PASSAGE PROVIDED:
▬▬▬▬▬▬

Revenge of the Tipping Point: Overstories, Superspreaders, and the Rise of Social Engineering
- Author: Malcolm Gladwell
- Language: English
- Genre: Non-fiction
- Publisher: Little, Brown and Company
- Publication date: Oct 1, 2024
- Publication place: United States
- Media type: print, audiobook, e-book
- Pages: 352
- ISBN: 978-0-316-57580-5
- OCLC: 1436904469
- Preceded by: The Bomber Mafia

= Revenge of the Tipping Point =

2024 book by Malcolm Gladwell

 Revenge of the Tipping Point: Overstories, Superspreaders, and the Rise of Social Engineering is a 2024 book by Canadian journalist Malcolm Gladwell that examines and revisits the ideas of his 2000 book The Tipping Point: How Little Things Can Make a Big Difference.

==Synopsis==
The book includes Gladwell's analysis of cheetahs, Ivy League sports, Los Angeles in the 1990s, teen suicide, COVID-19, and the opioid crisis. The book is also largely focused on Gladwell's "rule of thirds" concept.

▬▬▬▬▬▬

EXERCISES TO COMPLETE:
(A) Edit the entry on Revenge of the Tipping Point: rewrite everything from "2024 book by Malcolm" down to "a Big Difference.", putting "writer" in place of "journalist".
(B) Using the entry on Revenge of the Tipping Point, answer these:
(i) Which company published the book?
(ii) Which earlier book by the same author does it revisit, and in what year did that earlier book come out?
(iii) Which concept is the book largely focused on?
(C) Write the next part of the entry on Revenge of the Tipping Point, picking up after its final sentence.

COLLECTED DATA:
▬▬▬▬▬▬

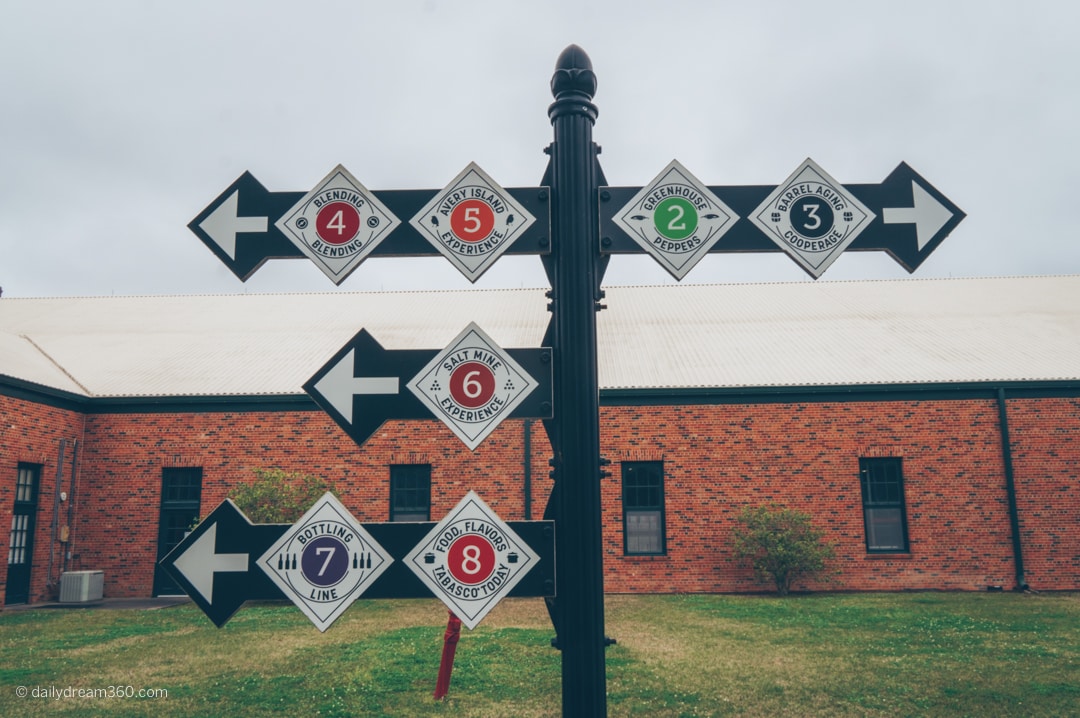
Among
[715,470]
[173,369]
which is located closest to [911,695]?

▬▬▬▬▬▬

RESPONSES TO THE TASKS:
(A)
2024 book by Malcolm Gladwell

 Revenge of the Tipping Point: Overstories, Superspreaders, and the Rise of Social Engineering is a 2024 book by Canadian writer Malcolm Gladwell that examines and revisits the ideas of his 2000 book The Tipping Point: How Little Things Can Make a Big Difference.

(B)
(i) Little, Brown and Company.
(ii) The Tipping Point: How Little Things Can Make a Big Difference, from 2000.
(iii) Gladwell's "rule of thirds" concept.

(C)
==Reception==
The Associated Press described the book as fan service for readers who enjoyed The Tipping Point. In a review for The New York Times titled "Is Malcolm Gladwell Out of Ideas?", author Anand Giridharadas referred to the book as a "brand extension" and described it as unambitious and outdated, comparing it to junk food. According to a review in Financial Times, many of Gladwell's theories in the book do not "pass the smell test". According to a review in Slate, the book does not examine The Tipping Point as much as it "is devoted to expounding on Gladwell’s earlier maxims." Irish Independent called it "easily readable" but "pedantic, repetitive and smug."